CONTRAINDICATIONS LUPKYNIS is contraindicated in: Patients concomitantly using strong CYP3A4 inhibitors (e.g., ketoconazole, itraconazole, clarithromycin) because these medications can significantly increase exposure to LUPKYNIS which may increase the risk of acute and/or chronic nephrotoxicity [see Warnings and Precautions ( 5.3 ), Drug Interactions ( 7.1 ), and Pharmacokinetics ( 12.3 )] . Patients with a history of serious or severe hypersensitivity reaction, including anaphylaxis, to LUPKYNIS or any of its excipients [see Warnings and Precautions ( 5.8 )] . Patients concomitantly using strong CYP3A4 inhibitors (e.g., ketoconazole, itraconazole, clarithromycin). ( 4 ) History of serious or severe hypersensitivity reaction, including anaphylaxis, to LUPKYNIS or any of its excipients. ( 4 )

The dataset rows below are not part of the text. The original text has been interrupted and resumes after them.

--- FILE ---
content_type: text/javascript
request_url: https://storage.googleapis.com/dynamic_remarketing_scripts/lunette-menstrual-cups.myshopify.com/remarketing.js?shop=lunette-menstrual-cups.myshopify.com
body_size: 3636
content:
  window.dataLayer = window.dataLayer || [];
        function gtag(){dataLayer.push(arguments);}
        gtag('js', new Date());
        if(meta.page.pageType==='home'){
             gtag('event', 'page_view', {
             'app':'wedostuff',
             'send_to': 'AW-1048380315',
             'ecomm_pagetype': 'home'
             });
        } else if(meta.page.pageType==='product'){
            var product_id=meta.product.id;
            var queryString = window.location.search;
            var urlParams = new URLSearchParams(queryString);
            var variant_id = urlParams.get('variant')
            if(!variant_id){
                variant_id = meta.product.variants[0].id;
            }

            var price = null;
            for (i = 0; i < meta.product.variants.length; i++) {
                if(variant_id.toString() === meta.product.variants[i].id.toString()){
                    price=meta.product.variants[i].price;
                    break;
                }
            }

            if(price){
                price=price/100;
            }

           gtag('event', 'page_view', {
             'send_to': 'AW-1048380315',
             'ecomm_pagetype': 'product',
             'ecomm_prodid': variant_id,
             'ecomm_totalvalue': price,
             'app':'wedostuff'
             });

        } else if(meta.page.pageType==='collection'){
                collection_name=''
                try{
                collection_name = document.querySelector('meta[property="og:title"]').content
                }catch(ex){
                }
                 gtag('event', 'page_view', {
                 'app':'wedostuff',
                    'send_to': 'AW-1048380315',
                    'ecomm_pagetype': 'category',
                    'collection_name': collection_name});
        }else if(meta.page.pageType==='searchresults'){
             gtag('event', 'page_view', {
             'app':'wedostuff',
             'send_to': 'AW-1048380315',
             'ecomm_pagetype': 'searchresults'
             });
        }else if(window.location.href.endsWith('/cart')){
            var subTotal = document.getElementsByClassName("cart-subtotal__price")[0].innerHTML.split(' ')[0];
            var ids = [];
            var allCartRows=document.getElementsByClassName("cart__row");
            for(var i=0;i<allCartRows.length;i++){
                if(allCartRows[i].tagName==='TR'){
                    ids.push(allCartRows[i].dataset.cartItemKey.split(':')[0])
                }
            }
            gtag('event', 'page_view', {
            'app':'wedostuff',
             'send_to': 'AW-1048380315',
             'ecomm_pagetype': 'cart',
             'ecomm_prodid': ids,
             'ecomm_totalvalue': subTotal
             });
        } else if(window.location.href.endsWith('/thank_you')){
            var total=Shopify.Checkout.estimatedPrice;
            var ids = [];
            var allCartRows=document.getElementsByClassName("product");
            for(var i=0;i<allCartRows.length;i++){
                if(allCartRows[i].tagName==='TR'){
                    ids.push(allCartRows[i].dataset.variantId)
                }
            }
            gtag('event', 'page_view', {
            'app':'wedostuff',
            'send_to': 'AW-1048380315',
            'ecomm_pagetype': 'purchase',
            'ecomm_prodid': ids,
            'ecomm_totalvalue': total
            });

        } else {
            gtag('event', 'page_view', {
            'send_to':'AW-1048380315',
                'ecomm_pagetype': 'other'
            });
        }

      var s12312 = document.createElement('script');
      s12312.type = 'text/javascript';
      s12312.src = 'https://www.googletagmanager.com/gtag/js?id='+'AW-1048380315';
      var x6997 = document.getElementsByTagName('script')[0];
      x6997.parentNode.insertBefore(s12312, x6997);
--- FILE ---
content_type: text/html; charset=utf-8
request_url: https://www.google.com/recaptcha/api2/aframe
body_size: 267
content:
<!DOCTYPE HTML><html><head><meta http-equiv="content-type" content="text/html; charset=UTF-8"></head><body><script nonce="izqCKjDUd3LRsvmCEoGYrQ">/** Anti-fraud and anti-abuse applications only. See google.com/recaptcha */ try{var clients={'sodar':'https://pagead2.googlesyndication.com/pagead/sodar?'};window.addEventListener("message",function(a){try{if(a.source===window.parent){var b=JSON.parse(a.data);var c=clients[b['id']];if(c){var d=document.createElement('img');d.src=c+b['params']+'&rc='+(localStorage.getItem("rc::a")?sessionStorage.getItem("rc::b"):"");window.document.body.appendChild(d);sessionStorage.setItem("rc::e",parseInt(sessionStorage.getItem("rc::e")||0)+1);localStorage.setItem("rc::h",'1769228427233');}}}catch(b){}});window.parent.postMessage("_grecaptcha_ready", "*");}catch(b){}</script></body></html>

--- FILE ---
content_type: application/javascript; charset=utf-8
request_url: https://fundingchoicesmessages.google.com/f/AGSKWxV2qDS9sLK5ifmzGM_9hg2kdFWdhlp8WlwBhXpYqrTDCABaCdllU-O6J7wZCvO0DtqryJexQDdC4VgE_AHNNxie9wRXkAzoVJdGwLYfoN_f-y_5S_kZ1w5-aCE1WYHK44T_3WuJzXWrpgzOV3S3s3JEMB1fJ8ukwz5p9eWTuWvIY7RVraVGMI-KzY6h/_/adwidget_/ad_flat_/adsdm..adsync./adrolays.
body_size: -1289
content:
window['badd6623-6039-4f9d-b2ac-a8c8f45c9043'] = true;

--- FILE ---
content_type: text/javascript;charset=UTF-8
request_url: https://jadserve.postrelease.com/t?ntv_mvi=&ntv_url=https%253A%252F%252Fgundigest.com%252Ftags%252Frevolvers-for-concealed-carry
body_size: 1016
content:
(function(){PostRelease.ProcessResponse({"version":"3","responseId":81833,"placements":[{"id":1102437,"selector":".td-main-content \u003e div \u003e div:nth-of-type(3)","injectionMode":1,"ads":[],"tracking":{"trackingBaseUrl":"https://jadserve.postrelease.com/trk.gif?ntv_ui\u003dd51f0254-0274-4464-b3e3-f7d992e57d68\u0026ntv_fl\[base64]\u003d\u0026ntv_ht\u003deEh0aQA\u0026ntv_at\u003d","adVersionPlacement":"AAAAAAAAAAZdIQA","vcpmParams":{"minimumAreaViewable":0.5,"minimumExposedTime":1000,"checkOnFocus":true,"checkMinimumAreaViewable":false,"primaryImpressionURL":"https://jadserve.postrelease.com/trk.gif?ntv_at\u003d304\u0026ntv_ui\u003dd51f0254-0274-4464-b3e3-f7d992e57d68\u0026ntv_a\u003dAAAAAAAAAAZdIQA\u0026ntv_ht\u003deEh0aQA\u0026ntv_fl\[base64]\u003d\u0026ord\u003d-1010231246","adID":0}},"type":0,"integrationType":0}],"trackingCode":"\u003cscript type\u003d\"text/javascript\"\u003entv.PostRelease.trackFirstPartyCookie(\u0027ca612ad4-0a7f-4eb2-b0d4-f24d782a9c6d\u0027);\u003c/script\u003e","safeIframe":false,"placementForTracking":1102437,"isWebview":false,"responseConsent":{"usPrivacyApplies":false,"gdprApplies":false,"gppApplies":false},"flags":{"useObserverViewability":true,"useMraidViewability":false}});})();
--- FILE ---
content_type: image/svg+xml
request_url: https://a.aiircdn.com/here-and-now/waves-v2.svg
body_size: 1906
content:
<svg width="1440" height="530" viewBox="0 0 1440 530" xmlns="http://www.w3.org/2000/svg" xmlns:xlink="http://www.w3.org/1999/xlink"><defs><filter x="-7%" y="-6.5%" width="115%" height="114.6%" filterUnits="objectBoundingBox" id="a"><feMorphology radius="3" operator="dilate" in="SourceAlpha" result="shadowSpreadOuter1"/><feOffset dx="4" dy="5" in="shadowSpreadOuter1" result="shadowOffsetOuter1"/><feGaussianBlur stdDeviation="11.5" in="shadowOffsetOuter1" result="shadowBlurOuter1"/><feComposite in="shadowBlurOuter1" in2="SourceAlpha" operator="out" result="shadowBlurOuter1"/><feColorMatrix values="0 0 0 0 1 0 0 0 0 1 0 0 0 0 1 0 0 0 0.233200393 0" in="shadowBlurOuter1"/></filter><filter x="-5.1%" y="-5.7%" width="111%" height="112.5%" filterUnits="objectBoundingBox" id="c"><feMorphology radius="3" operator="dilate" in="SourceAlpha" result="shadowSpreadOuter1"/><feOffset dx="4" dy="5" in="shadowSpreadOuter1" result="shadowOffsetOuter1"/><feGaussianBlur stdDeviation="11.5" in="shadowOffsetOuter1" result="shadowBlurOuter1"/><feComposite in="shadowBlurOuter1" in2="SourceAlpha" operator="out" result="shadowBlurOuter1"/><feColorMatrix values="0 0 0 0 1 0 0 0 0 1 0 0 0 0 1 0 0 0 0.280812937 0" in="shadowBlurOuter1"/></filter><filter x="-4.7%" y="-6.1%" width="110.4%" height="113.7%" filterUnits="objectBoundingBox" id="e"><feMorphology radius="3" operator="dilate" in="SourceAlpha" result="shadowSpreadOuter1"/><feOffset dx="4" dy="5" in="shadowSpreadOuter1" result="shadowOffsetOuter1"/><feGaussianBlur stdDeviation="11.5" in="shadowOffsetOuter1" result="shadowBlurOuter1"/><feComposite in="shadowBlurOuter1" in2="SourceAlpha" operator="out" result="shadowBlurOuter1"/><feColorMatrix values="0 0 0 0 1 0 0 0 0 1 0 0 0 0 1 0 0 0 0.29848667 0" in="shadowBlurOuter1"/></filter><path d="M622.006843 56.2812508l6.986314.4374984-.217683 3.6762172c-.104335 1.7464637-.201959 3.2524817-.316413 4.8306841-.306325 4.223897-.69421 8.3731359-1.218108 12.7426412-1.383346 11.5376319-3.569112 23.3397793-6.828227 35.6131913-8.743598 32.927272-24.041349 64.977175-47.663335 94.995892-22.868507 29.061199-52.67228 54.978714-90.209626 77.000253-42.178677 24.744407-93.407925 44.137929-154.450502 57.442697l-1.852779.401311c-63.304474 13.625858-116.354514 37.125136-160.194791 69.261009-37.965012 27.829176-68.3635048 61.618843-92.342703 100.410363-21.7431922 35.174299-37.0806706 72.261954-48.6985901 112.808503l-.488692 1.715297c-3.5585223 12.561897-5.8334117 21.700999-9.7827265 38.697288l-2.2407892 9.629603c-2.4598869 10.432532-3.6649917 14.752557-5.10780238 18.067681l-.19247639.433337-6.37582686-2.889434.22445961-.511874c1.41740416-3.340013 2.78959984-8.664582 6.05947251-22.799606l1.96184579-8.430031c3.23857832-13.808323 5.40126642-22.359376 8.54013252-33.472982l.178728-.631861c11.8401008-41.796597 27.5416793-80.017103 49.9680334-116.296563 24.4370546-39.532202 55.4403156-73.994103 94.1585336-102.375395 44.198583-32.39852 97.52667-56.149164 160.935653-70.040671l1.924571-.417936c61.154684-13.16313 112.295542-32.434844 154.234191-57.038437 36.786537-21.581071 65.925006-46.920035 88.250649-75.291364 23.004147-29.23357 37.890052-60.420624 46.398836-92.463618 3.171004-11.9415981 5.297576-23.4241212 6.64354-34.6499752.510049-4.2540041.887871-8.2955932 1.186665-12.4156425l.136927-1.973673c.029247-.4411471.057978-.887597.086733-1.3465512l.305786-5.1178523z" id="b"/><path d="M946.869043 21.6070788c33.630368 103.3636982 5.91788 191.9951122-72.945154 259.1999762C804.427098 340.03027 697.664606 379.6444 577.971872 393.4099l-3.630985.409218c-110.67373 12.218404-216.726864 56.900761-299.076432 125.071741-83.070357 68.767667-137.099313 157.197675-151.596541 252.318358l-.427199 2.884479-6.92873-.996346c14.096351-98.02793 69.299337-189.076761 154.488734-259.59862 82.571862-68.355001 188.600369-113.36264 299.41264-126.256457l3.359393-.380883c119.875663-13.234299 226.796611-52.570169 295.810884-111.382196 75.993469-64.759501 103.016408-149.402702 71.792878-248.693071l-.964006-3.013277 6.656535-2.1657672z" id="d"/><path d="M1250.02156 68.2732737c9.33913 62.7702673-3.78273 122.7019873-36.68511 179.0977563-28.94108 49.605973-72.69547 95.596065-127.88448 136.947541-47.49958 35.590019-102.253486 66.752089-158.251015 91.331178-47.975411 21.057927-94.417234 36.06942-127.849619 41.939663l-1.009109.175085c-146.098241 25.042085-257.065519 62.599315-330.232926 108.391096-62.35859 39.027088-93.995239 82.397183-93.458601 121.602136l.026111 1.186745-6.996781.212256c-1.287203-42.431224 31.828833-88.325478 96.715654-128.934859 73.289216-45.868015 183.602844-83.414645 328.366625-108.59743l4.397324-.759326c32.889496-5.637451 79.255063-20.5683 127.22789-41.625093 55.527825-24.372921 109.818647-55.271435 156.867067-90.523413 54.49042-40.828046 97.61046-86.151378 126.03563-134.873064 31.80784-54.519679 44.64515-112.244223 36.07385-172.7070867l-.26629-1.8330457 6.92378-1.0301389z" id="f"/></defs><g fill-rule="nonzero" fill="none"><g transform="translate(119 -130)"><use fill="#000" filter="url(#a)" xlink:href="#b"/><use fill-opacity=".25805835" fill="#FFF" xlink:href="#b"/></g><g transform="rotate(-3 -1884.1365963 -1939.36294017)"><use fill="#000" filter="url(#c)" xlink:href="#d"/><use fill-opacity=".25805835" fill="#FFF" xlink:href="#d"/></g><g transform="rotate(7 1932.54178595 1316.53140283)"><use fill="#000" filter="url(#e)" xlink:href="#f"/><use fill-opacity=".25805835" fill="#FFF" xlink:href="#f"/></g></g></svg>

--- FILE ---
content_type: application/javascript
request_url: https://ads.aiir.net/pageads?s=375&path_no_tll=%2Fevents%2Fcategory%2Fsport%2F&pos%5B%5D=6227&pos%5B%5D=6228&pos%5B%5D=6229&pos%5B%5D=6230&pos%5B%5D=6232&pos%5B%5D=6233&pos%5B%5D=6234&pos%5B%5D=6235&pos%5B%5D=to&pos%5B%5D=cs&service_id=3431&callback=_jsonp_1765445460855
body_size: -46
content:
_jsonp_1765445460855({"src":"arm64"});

Mechanism of Action LUPKYNIS is a calcineurin-inhibitor immunosuppressant. The mechanism of voclosporin suppression of calcineurin has not been fully established. Activation of lymphocytes involves an increase in intracellular calcium concentrations that bind to the calcineurin regulatory site and activate calmodulin binding catalytic subunit and through dephosphorylation activates the transcription factor, Nuclear Factor of Activated T-Cell Cytoplasmic (NFATc). The immunosuppressant activity results in inhibition of lymphocyte proliferation, T-cell cytokine production, and expression of T-cell activation surface antigens. Studies in animal models also support a non-immunological role for calcineurin inhibition in kidney function to stabilize actin cytoskeleton and stress fibers in podocytes leading to increased podocyte integrity in glomeruli.